A fiery, more populist rhetoric will mark President Barack Obama's economic message in 2010, as he puts job creation and a vow to take on special interests like Wall Street at the top of his agenda. Obama moves into his second year in office grappling with a sharp drop in his popularity to roughly 50 percent compared to the 70-percent approval rating he enjoyed at his inauguration a year ago on Wednesday.
The high US unemployment rate of 10 percent has stirred deep anxiety among voters at a time when Obama and his Democratic allies are gearing up for November congressional elections in which their majority status could be eroded.
When Obama outlines his priorities for the coming year in his State of the Union address to Congress on January 27 and in his budget on February 1, he is expected to discuss the need for long-term reduction in the federal budget deficit, which has ballooned to $1.4 trillion during the recession. But White House aides emphasised that job growth would be the top focus near term.
Obama will also push vigorously for legislation on Capitol Hill to tighten financial regulation. "If we, as a country, are not successful in establishing job growth and economic growth soundly, we will not achieve any of our objectives. We will not achieve a sustainable budget posture with unemployment in the high single digits," said top White House economic adviser Lawrence Summers.
"So priority Number One has to be assuring rapid job growth," said Summers, director of the National Economic Council. Obama and leading Democrats are coalescing around a push for targeted proposals to spur job growth and a plan, unveiled by Obama, to slap a new tax on Wall Street banks.
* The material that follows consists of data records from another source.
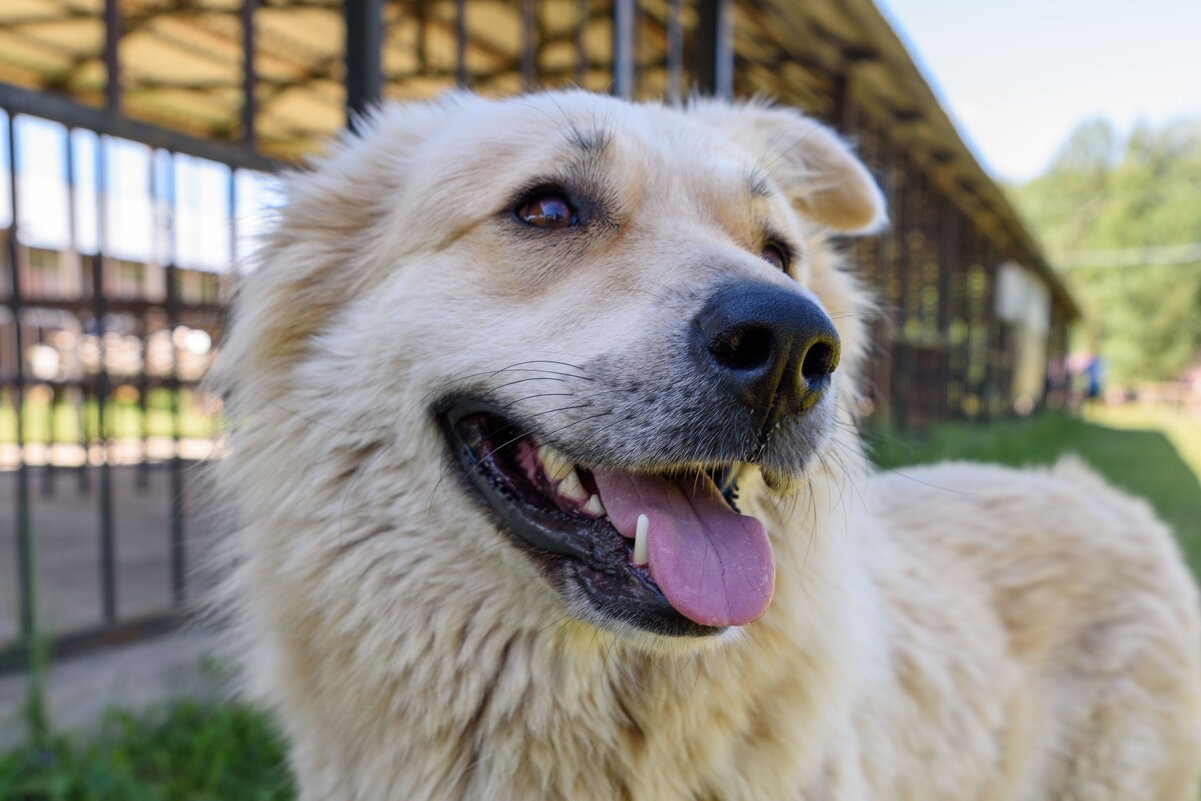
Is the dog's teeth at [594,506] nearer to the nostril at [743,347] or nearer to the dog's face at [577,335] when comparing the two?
the dog's face at [577,335]

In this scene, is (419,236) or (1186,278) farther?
(1186,278)

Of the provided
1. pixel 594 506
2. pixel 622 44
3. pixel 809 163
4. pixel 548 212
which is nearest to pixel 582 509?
pixel 594 506

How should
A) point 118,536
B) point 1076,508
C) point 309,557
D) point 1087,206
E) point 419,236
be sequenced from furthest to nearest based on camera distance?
point 1087,206 < point 118,536 < point 1076,508 < point 419,236 < point 309,557

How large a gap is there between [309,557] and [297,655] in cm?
24

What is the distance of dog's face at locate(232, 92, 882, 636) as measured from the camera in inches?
57.4

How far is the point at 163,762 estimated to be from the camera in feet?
8.81

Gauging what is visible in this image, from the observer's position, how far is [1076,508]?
2.62m

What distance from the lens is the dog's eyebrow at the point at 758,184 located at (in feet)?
6.61

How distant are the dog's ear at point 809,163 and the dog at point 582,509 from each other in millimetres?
191

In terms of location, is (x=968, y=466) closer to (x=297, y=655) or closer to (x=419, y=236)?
(x=419, y=236)

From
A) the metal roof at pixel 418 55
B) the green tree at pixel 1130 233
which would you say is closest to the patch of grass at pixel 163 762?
the metal roof at pixel 418 55

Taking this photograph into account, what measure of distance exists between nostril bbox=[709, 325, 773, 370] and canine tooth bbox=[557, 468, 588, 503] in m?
0.42

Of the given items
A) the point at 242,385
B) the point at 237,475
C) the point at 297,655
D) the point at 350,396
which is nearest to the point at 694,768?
the point at 297,655

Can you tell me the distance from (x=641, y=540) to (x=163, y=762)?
7.09 feet
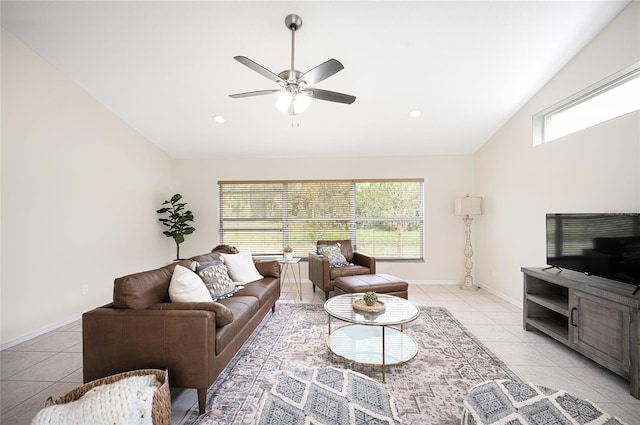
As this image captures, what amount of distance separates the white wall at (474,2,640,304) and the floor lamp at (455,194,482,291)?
0.50 feet

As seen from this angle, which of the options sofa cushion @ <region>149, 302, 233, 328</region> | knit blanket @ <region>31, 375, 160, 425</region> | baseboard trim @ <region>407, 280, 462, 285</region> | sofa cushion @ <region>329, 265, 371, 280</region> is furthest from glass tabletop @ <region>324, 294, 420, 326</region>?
baseboard trim @ <region>407, 280, 462, 285</region>

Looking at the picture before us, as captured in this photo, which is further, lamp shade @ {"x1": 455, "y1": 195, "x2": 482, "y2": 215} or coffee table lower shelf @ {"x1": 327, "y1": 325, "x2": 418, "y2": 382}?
lamp shade @ {"x1": 455, "y1": 195, "x2": 482, "y2": 215}

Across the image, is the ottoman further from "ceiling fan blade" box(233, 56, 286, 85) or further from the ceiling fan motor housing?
the ceiling fan motor housing

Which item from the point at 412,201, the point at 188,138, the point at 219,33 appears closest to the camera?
the point at 219,33

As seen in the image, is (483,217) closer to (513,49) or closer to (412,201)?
(412,201)

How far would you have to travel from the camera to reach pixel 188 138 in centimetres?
463

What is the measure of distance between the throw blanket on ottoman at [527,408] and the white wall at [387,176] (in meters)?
3.60

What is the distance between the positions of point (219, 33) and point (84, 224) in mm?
2952

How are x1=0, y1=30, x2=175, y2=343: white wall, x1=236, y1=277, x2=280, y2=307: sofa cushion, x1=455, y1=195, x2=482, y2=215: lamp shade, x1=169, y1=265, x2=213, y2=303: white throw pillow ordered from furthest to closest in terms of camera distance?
x1=455, y1=195, x2=482, y2=215: lamp shade → x1=236, y1=277, x2=280, y2=307: sofa cushion → x1=0, y1=30, x2=175, y2=343: white wall → x1=169, y1=265, x2=213, y2=303: white throw pillow

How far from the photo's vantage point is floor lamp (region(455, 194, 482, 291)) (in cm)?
465

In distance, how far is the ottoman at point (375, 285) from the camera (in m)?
3.37

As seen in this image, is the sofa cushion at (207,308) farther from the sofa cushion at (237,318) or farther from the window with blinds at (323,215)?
the window with blinds at (323,215)

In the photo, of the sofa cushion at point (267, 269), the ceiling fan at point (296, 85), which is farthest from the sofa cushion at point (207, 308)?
the sofa cushion at point (267, 269)

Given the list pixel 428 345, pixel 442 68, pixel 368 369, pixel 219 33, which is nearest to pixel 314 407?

The House of Representatives last month passed a $155 billion package aimed at spurring jobs growth through infrastructure projects and helping states pay the salaries of public employees. The Senate is expected to take up its version of the legislation in coming weeks. Unveiling his proposal for a tax of up to $117 billion on the largest US banks last week, Obama lambasted the bankers for having taken "reckless risks" that led to the 2008-2009 financial crisis and also took aim at their "massive profits and obscene bonuses." He demanded they reimburse taxpayers for their losses in the financial bailout.
AMERICANS' ANGER AT WALL STREET Obama, who has called the bankers "fat cats," is tapping into anger among Americans at big Wall Street compensation packages in the wake of the crisis. His criticisms also harken back to a 2008 campaign theme of promising to take on special interests. Obama took heat from some Democratic supporters last year who said his proposals for regulatory reform were not tough enough on Wall Street.
Political analysts say Obama is sure to hit these populist themes hard as he seeks to push back at Republicans who have gained political traction by attacking the president's proposed health care plan as a costly intrusion into the economy. The White House credits its $787 billion stimulus package with rescuing the economy from what could have been another Great Depression. But Republicans point to the unemployment rate to argue the stimulus was wasteful and ineffective.
"(Obama) is up against very determined opposition across the board on a number of issues that has dented him in the polls," said Bruce Buchanan, a political scientist at the University of Texas, Austin. "What he needs to do is mobilise some support and appeal to people who have been driven away by opposition attacks on things like healthcare."
Buchanan said that Obama, known for his calm demeanor, could benefit from trying to "gin up a little bit of that emotional support" by attacking Wall Street. "It is probably the best card they have, to revert to populism," said Terry Madonna, a professor of public affairs at Franklin and Marshall College in Lancaster, Pennsylvania.
But Madonna said that the sharp change in Obama's political fortunes compared to a year ago will be hard to reverse and he cited the tight race in Tuesday's special election to replace the late Senator Edward Kennedy in Massachusetts as boding poorly for Democrats. Republican contender Scott Brown is polling evenly or slightly ahead of Democrat Martha Coakley. This has surprised pundits because Massachusetts is one of the most reliably liberal states in the country.
Madonna said Obama had erred in deciding to push ambitious proposals for healthcare reform and caps on greenhouse gas emissions, which he said shifted the focus from the economy. But both Buchanan and Mark Zandi, chief economist at Moody's Economy.com, said Obama deserved a grade of at least a B for his handling of the economy. "He's done roughly the right things and I think we'll get proof of that over the course of the next year," said Zandi, who advised Obama's opponent, Republican John McCain, during the 2008 election, and has advised the Obama administration.
"The stimulus package was reasonably well designed and put together and most importantly, it was done quickly enough to make a difference," Zandi said. He predicted that job growth would return by spring, helped initially by government hiring for the Census, with private-sector hiring kicking in by June.